- SOURCE EXTRACT -
<<<<

Pepe doesn't make a very good case for this...
The crucial fact is that the post-Taliban Pashtun counterrevolution is already in full swing. And it's once again Pashtuns against Tajiks: the Pashtun belt against a central government in Kabul dominated by the Northern Alliance, where the Pashtun President Hamid Karzai is derided as a mere American puppet.
But nobody's derided him in Pepe's article...
Bacha Khan Zadran is a powerful warlord with a strong military presence in three key Pashtun belt provinces: Paktia, Paktika and Khost. He is openly confronting Kabul, which nominated what the Pashtuns call "a kid", Abdul Taniwal, as the governor of Khost. Kabul is after Zadran. But Zadran's tribe has forcefully asked Karzai to fulfill an earlier pledge and appoint him as head of the three provinces. A few days ago in Gardez, the simple presence of Zadran inside the American compound for four hours started a riot, because the locals thought that he had been arrested.
And then the locals kicked the sonofabitch out of town...
In Kunar, Haji Roohullah's arrest is not reaping any benefits for the Americans. On the contrary.
On the other hand, not arresting him wouldn't have reaped them any benefits, either. So to hell with it, I'm glad they jugged him.
In Nangarhar the Americans have relied since the Tora Bora campaign on the wily Hazrat Ali, a Pachai: the Pachais are derided by the Pashtuns. Americans are only working with commanders recommended by the Northern Alliance. They are being fed bad intelligence, no intelligence, and in the process are being drawn into the tangled web of warlord tribal rivalry. Under these circumstances, "peace" is impossible: US National Security Advisor Condoleezza Rice's recent claims that the security situation in Afghanistan had improved in the past year is nothing short of ridiculous.
Any statement to the contrary is nothing short of ridiculous. The Taliban are out of power. That makes things better by definition...
Hamid Karzai's security services are totally infiltrated by ultra-disciplined Hezb-i-Islami operatives. The 4,800 international peacekeeping soldiers in Kabul are seemingly ineffective. Under their watch, two Afghan ministers have been assassinated in broad daylight and a car bomb exploded last week in Kabul, killing 30 people and wounding 167. An assassination attempt on Karzai was only narrowly averted in Kandahar.

>>>>

- SOURCE INFORMATION -
<<<<

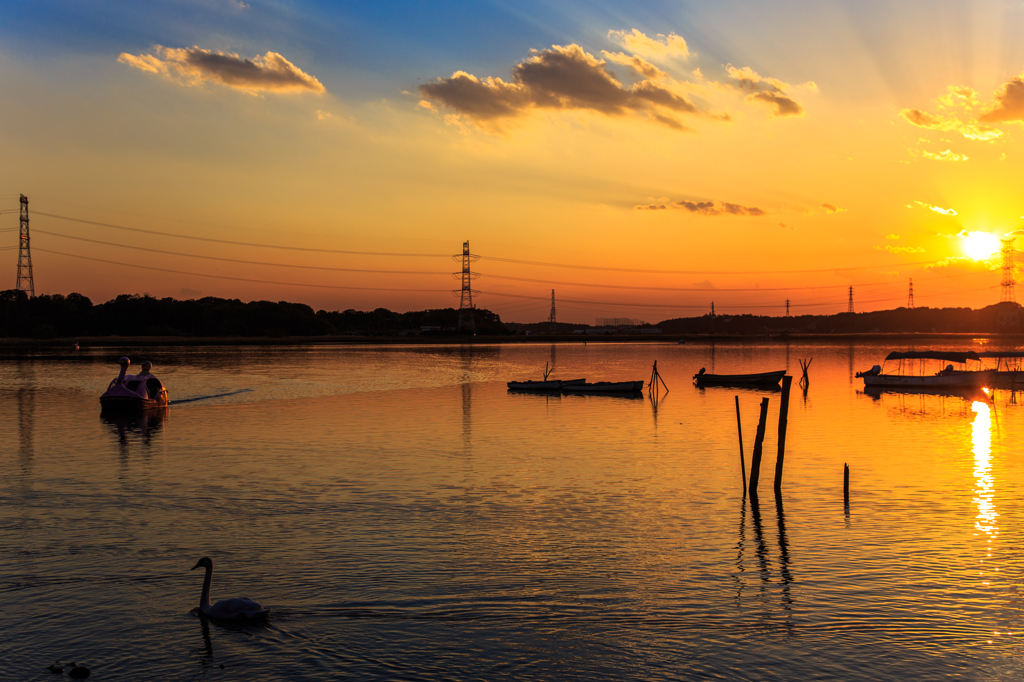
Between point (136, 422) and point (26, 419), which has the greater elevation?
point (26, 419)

>>>>
<<<<

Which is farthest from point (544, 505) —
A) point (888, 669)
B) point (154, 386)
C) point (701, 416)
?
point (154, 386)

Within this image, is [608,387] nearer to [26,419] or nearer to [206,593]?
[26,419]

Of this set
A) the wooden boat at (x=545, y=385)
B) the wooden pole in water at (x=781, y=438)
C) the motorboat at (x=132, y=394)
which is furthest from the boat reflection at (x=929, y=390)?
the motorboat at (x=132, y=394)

>>>>

- REQUIRED WORK -
Answer these questions from the Afghanistan commentary above.
(a) In which three provinces does Bacha Khan Zadran have a strong military presence?
(b) How many international peacekeeping soldiers are in Kabul?
(c) How many people did last week's car bomb in Kabul kill and wound?

- COMPLETED EXERCISE -
(a) Paktia, Paktika and Khost
(b) 4,800
(c) It killed 30 people and wounded 167.